__Extracted data__.
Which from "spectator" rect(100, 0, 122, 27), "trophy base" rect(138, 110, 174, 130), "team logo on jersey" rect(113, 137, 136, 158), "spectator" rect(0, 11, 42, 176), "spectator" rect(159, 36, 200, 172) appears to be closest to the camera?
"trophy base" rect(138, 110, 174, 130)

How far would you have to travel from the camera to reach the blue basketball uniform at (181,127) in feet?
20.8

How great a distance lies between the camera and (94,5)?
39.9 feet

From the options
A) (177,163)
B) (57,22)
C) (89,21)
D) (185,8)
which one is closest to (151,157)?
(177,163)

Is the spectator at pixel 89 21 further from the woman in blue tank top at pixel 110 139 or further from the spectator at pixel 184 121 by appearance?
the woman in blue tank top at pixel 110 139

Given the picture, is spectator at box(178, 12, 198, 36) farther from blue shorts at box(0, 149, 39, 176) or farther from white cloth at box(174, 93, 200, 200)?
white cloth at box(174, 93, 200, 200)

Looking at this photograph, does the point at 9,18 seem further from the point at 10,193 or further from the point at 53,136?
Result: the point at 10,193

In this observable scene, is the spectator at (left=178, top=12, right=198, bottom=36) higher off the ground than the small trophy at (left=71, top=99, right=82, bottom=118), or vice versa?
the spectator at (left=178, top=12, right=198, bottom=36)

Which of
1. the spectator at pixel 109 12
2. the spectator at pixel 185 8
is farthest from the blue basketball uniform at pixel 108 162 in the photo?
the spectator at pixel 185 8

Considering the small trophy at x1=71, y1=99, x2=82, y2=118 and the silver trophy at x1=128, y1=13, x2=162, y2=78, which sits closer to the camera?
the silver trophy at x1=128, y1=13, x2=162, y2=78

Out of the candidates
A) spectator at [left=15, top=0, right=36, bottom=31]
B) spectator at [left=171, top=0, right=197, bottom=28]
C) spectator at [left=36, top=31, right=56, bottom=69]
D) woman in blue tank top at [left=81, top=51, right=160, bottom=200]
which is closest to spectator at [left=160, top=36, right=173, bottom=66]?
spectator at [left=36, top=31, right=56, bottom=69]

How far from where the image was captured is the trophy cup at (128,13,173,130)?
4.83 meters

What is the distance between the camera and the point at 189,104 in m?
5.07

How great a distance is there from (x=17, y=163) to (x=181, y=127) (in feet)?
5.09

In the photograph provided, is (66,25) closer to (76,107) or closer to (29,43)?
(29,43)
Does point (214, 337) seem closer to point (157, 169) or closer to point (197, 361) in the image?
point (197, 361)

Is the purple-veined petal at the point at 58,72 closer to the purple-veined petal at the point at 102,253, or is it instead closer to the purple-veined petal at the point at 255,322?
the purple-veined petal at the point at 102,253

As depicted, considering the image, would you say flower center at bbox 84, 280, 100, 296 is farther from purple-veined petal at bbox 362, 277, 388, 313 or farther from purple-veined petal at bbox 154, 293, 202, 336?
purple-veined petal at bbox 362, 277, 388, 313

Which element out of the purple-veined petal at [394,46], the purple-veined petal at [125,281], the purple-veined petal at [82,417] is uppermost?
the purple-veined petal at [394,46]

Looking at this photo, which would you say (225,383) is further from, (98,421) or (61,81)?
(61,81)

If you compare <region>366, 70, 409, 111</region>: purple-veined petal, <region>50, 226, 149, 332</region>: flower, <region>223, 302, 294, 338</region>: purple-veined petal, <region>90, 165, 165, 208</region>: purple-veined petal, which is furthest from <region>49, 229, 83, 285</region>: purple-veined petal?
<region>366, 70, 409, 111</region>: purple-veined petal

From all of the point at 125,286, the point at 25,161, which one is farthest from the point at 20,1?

__What the exercise asks__. Restate every entry word for word.

__Task response__.
Which from "spectator" rect(100, 0, 122, 27), "trophy base" rect(138, 110, 174, 130), "team logo on jersey" rect(113, 137, 136, 158), "spectator" rect(0, 11, 42, 176), "spectator" rect(159, 36, 200, 172) appears to be closest to the camera?
"trophy base" rect(138, 110, 174, 130)

How far would you have to travel from the camera to reach the blue basketball uniform at (181,127) in feet?
20.8

How great a distance lies between the camera and (94,5)?
39.9 feet

From the options
A) (177,163)
B) (57,22)
C) (89,21)
D) (185,8)
which one is closest to (151,157)?
(177,163)

Is the spectator at pixel 89 21 further from the woman in blue tank top at pixel 110 139 or further from the spectator at pixel 184 121 by appearance?
the woman in blue tank top at pixel 110 139

Given the picture, is spectator at box(178, 12, 198, 36) farther from blue shorts at box(0, 149, 39, 176) or farther from white cloth at box(174, 93, 200, 200)?
white cloth at box(174, 93, 200, 200)

Looking at this photograph, does the point at 9,18 seem further from the point at 10,193 or further from the point at 53,136?
Result: the point at 10,193

In this observable scene, is the spectator at (left=178, top=12, right=198, bottom=36) higher off the ground than the small trophy at (left=71, top=99, right=82, bottom=118), or vice versa?
the spectator at (left=178, top=12, right=198, bottom=36)

Which of
1. the spectator at pixel 109 12
2. the spectator at pixel 185 8
is farthest from the blue basketball uniform at pixel 108 162 in the photo?
the spectator at pixel 185 8

Considering the small trophy at x1=71, y1=99, x2=82, y2=118 and the silver trophy at x1=128, y1=13, x2=162, y2=78, which sits closer to the camera?
the silver trophy at x1=128, y1=13, x2=162, y2=78

Out of the candidates
A) spectator at [left=15, top=0, right=36, bottom=31]
B) spectator at [left=171, top=0, right=197, bottom=28]
C) spectator at [left=36, top=31, right=56, bottom=69]
D) woman in blue tank top at [left=81, top=51, right=160, bottom=200]
which is closest to spectator at [left=160, top=36, right=173, bottom=66]?
spectator at [left=36, top=31, right=56, bottom=69]

How far from where the image was captured is the trophy cup at (128,13,173,130)?
4.83 meters

What is the distance between the camera and the point at 189,104 in m?
5.07

How great a distance is there from (x=17, y=163) to (x=181, y=127) (in feet)?
5.09

In the photograph provided, is (66,25) closer to (76,107) or closer to (29,43)?
(29,43)
Does point (214, 337) seem closer to point (157, 169) or closer to point (197, 361) in the image?
point (197, 361)

Is the purple-veined petal at the point at 58,72 closer to the purple-veined petal at the point at 102,253, or is it instead closer to the purple-veined petal at the point at 255,322?
the purple-veined petal at the point at 102,253

As depicted, considering the image, would you say flower center at bbox 84, 280, 100, 296 is farther from purple-veined petal at bbox 362, 277, 388, 313 or farther from purple-veined petal at bbox 154, 293, 202, 336?
purple-veined petal at bbox 362, 277, 388, 313

Which element out of the purple-veined petal at [394,46], the purple-veined petal at [125,281], the purple-veined petal at [82,417] is uppermost?
the purple-veined petal at [394,46]

Looking at this photo, which would you say (225,383) is further from, (98,421) or (61,81)?
(61,81)

If you compare <region>366, 70, 409, 111</region>: purple-veined petal, <region>50, 226, 149, 332</region>: flower, <region>223, 302, 294, 338</region>: purple-veined petal, <region>90, 165, 165, 208</region>: purple-veined petal, which is furthest from <region>49, 229, 83, 285</region>: purple-veined petal?
<region>366, 70, 409, 111</region>: purple-veined petal

From all of the point at 125,286, the point at 25,161, which one is farthest from the point at 20,1?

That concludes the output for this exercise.